With the lack of asynchronous functions also comes a notorious lack of modern concurrency primitives in Emacs, which makes it hard to design a reasonable generic API for an asynchronous task. Where I’d just have used a future or channel in a decent programming language, Flycheck does a lot of internal book-keeping of its current state via global variables.
There are no means to properly debug concurrent code either. A race condition
in the new process management code that resulted from the refactoring took me
days to debug, until I was finally able to isolate it with literally dozens of
(message "DEBUG") calls all over the place.

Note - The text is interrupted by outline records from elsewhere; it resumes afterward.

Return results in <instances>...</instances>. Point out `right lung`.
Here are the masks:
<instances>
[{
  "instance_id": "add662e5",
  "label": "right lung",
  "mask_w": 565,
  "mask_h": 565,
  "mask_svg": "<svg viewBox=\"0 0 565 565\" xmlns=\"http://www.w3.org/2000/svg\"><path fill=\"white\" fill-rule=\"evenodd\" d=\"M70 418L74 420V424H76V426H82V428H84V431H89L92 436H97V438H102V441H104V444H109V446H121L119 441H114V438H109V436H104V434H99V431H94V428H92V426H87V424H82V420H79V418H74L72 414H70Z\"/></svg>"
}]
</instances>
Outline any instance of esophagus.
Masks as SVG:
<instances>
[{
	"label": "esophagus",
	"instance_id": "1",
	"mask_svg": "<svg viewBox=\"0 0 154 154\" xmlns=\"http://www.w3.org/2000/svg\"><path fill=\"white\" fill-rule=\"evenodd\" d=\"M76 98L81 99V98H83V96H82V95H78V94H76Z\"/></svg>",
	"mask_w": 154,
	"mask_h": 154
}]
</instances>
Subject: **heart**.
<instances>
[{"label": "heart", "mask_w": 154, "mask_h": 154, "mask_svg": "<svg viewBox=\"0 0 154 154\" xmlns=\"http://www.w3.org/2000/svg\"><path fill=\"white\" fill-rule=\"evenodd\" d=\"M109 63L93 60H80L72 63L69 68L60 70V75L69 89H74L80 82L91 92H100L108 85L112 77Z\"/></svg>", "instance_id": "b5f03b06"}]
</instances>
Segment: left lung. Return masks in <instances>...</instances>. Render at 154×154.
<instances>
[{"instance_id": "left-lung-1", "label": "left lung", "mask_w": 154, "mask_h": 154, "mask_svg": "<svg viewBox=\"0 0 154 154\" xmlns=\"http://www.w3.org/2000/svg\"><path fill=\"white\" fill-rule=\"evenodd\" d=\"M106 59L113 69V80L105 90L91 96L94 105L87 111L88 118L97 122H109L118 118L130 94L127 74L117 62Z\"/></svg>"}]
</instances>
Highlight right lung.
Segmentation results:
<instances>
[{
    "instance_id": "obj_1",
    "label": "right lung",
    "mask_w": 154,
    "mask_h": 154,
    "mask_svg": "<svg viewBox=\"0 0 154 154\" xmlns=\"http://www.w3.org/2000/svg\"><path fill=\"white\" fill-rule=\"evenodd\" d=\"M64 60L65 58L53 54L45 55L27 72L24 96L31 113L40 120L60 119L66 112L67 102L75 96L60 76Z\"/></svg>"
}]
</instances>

Nonetheless, I’m sorry that it took so long, and I hope that what I have come up with compensates for the year that you have all waited. I took some time to debug and test the new API and the refactored internals of Flycheck, so there should be little to no bugs left, but if you find any please do not hesitate to report them to the issue tracker.
And if you choose to try the new API and write one or another syntax checker yourself: I’m really keen on your feedback! Please tell me whether you like the API, whether the documentation is good, whether you had any difficulties, and—most importantly—what you think can be improved.
An Emacs Lisp linter would freeze Emacs while checking the buffer, which is not particularly convenient.↩︎
The same technique can be used for other languages, which Flycheck does not yet sufficiently support. For instance, there’s no support for Java or Clojure in Flycheck because of the long JVM startup times. A generic syntax checker however can send a Clojure buffer of to a running Clojure REPL, which is much faster than starting a new Java process.↩︎
flycheck-define-checkerthe syntax checker name and the property values must be quoted, because
flycheck-define-generic-checkeris really a function and not a macro.